Come si ricerca un aereo scomparso?

Da quasi 20 giorni un aereo, siglato MH370, è scomparso mentre si stava recando da Kuala Lumpur, in Malesia, fino a Pechino, in Cina. Il velivolo non è ancora stato ritrovato e i soccorsi stanno brancolando nel buio più completo perché, secondo le prime ricostruzioni, il pilota a bordo avrebbe cambiato rotta e volato per ore senza una meta precisa. Inoltre il pilota ha anche disabilitato il transponder dell’aereo, che permette ai controlli di terra di sapere con precisione le informazioni del velivolo che il radar sta inquadrando.

Le prime ricerche in mare hanno visto impegnate quattro nazioni: Cina, Filippine, Vietnam e Malesia. I primi sistemi di ricerca utilizzati sono stati quelli tradizionali, che si basano sulla ricostruzione della rotta potenziale dell’aereo e vedono impegnati nella perlustrazione dell’aerea sia aerei che navi, molto spesso incrociatori della marina militare, che possono scandagliare sia la superficie che il fondo marino con radar e sonar. Ma questo metodo di ricerca che inizialmente ha coinvolto decine di mezzi e centinaia di soccorritori, non ha dato frutti.

Pochi giorni dopo la scomparsa dell’aereo ci si è affidati ai sopporti elettronici e ai satelliti. Le immagini più usate sono state quelle di Inmersat, coadiuvate poi da altri sistemi di tutto il mondo. Via via alla ricerca dell’aereo si sono aggiunti altri paesi, per la precisione 13, con 57 navi e 48 aerei di perlustrazione. Non solo: a questo sistema si sono aggiunti circa 2 milioni e 300 mila persone da tutto il mondo, che tramite il sito web Tomnod hanno “scandagliato” 24.000 chilometri quadrati di immagini satellitari. Tomnod è infatti un sito gestito da una società americana  che, subito dopo l’incidente aereo, ha riposizionato due satelliti di sua proprietà sul golfo della Thailandia: da allora gli occhi di milioni di utenti stanno segnalando qualsiasi traccia possibile di resti o rottami. Ma prima di inviare ai soccorritori queste informazioni, i dati sono stati controllati da un team di esperti.

L’area di controllo è la più estesa mai affrontata prima. Sono state infatti due le traiettorie ad arco che sono state pensate. Una che vede il volo superare la Thailandia, il Laos, il Bangladesh, il Nepal, parte della Cina, il Kirghizistsan e il Kazakistan. L’altra che invece, passando sull’Indonesia, si sviluppa sull’oceano Indiano. Secondo i calcoli dei ricercatori della marina e dell’aeronautica americane, confrontando i dati delle prime ricerche con quelli raccolti sullo spostamento dell’aereo, in collaborazione con L’Air Accident Investigation Branch del Regio Unito, l’unica rotta possibile seguita dal volo è stata quella verso sud.

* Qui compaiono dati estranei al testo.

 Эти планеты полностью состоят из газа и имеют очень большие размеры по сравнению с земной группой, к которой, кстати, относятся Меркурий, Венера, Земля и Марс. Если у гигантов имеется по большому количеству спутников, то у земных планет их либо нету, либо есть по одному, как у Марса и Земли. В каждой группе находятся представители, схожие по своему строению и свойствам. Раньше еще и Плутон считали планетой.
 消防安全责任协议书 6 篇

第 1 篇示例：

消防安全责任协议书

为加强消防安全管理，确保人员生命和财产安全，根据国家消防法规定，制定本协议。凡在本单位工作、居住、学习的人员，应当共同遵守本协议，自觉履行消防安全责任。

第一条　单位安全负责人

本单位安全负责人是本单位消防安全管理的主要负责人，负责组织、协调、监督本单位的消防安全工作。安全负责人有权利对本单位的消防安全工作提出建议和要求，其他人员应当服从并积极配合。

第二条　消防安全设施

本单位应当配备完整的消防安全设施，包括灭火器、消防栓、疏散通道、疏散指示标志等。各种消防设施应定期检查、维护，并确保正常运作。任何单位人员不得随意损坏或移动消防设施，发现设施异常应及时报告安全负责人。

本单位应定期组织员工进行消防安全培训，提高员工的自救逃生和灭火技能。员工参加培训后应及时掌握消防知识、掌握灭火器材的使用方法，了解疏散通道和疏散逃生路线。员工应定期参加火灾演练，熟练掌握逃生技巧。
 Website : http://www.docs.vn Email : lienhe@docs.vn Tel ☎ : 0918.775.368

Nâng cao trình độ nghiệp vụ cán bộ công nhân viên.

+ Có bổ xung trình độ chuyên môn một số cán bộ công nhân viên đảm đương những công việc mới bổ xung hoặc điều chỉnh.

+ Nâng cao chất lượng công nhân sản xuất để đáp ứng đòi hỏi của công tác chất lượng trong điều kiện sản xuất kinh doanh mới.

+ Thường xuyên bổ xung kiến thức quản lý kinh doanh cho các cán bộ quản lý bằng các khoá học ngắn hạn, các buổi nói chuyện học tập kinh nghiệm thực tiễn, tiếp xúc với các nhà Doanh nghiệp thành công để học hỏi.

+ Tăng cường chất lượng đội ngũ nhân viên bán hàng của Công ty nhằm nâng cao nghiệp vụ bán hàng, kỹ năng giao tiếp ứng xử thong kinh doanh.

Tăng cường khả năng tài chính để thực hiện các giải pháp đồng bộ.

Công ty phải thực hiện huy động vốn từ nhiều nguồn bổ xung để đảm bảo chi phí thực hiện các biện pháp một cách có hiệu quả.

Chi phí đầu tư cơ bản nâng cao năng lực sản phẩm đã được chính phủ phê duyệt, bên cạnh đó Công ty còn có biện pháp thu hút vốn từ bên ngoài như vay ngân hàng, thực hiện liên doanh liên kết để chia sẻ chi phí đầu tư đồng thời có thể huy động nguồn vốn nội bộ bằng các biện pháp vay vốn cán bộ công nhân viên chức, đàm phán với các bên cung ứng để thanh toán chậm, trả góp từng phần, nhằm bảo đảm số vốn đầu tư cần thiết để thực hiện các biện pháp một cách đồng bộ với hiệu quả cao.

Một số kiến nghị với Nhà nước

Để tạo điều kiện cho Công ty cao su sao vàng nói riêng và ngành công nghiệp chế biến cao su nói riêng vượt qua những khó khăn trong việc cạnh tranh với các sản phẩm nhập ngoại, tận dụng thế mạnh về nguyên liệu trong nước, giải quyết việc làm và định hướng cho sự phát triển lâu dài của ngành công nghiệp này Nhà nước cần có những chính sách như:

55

A questo punto è entrata in campo anche la AMSA, la Australian Maritime Safety Authority. Che dal 13 marzo ha messo in campo più di 250 uomini e 12 mezzi aerei, più le navi di supporto. Insieme all’Australia ci sono altre cinque nazioni in attività sulle ricerche nell’oceano indiano: Stati Uniti, Nuova Zelanda, Giappone, Cina e repubblica della Corea del Nord. Sette aerei militari cinque aerei civili stanno ancora perlustrando la zona. Nell’area è stato anche inviato un elicottero cargo cinese. Sugli aerei di ricerca ci sono 34 volontari della SES, il servizio di emergenza statale. Ovviamente ci sono anche delle navi, in questo caso le due principali sono l’incrociatore Success e la corvetta cinese Xue Long.

Ma le ricerche del volo malese scomparso sono “concentrate” su un’area vasta 1.6 milioni di chilometri quadrati. Una dimensione simile alla superficie di Italia, Spagna e Francia messe assieme.

L’obiettivo è trovare, quantomeno, la scatola nera. E gli Stati Uniti invieranno una strumentazione speciale per il rinvenimento di questa strumentazione. Un box dalle dimensioni di una valigia che, da trovare, sarà quasi impossibile.

Trovare la scatola nera è l’unico modo per capire cosa sia successo a bordo. Per sapere come mai un mezzo diretto a Pechino, e rilevato da radar militari l’8 marzo nella zona fra la Malesia e lo stretto di Malacca, è finito inspiegabilmente a 6.000 chilometri di distanza. Senza che nessun radar ne trovasse traccia. Ora è il momento dei soccorritori. Che devono trovare oggetti che potrebbero avere una dimensione massima di 24 metri. In un’area che è terribilmente gigantesca.